Task » Convert the records, from the line containing "When you look" through the end of the records, into a Markdown table with the columns Row and Line, one numbered row per line, skipping blank lines.

Excerpted records »
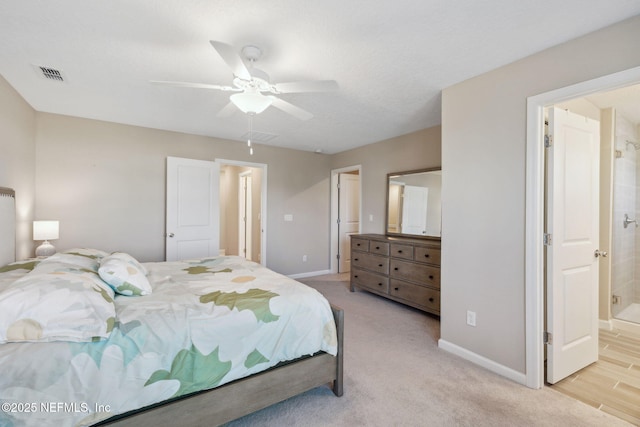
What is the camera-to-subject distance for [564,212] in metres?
2.12

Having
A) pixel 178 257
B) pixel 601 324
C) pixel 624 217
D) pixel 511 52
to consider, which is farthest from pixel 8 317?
pixel 624 217

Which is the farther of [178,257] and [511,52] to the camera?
[178,257]

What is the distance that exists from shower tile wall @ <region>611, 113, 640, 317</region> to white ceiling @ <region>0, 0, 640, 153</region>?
2.24 meters

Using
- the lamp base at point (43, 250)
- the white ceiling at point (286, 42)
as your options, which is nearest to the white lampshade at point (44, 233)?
the lamp base at point (43, 250)

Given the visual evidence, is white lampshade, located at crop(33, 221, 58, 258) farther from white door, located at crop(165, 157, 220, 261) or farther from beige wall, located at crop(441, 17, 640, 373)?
beige wall, located at crop(441, 17, 640, 373)

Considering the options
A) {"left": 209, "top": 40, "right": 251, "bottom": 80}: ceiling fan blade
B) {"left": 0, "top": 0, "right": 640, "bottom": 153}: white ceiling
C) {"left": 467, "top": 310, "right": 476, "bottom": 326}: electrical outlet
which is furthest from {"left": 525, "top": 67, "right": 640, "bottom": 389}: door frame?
{"left": 209, "top": 40, "right": 251, "bottom": 80}: ceiling fan blade

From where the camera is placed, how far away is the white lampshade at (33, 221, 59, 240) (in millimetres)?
2977

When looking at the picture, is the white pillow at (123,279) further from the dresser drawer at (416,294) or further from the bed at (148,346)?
the dresser drawer at (416,294)

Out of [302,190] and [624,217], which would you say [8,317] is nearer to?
[302,190]

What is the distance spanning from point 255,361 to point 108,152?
3564 millimetres

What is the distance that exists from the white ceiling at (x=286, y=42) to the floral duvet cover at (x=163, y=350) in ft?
5.36

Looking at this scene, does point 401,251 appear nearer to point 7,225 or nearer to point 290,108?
point 290,108

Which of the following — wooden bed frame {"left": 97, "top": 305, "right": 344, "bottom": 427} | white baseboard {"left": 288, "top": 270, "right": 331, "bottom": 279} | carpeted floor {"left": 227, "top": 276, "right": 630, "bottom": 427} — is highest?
wooden bed frame {"left": 97, "top": 305, "right": 344, "bottom": 427}

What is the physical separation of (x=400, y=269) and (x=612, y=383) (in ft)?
6.70
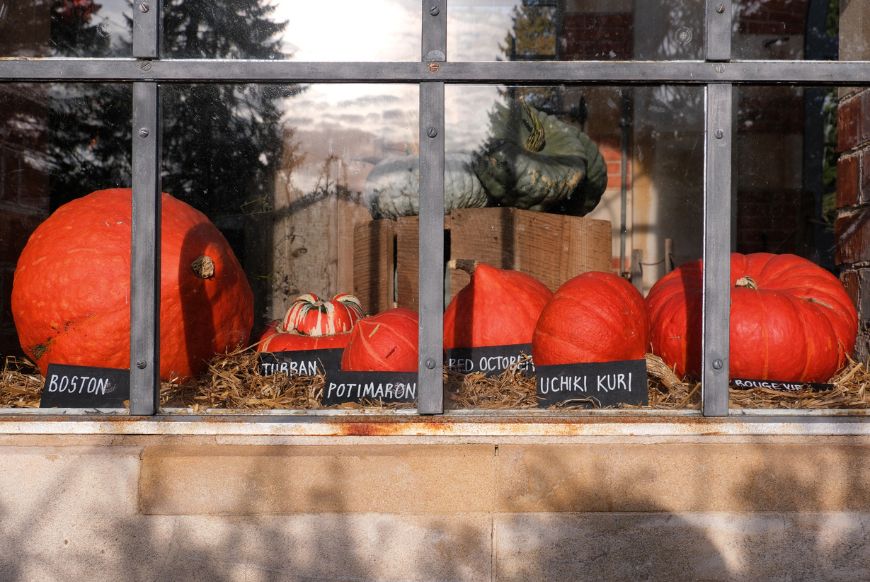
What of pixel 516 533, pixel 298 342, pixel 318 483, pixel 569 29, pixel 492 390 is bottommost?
pixel 516 533

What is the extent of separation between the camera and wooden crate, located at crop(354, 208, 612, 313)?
9.98 feet

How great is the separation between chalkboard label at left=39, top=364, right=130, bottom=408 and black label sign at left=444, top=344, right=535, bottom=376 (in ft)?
3.25

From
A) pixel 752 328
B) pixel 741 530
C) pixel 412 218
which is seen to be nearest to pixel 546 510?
pixel 741 530

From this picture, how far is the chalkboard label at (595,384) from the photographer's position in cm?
229

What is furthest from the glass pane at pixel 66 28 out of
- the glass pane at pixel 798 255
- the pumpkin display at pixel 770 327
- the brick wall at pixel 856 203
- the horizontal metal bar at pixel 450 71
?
the brick wall at pixel 856 203

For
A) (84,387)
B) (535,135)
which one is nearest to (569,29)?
(535,135)

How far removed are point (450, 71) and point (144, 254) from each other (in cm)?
89

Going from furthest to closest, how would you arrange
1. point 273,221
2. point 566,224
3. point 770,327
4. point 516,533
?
point 566,224 < point 273,221 < point 770,327 < point 516,533

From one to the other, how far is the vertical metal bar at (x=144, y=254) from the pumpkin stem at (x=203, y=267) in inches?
18.0

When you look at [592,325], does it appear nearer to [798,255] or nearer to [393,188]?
[393,188]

Full output »
| Row | Line |
|---|---|
| 1 | When you look at [592,325], does it appear nearer to [798,255] or nearer to [393,188]? |
| 2 | [393,188] |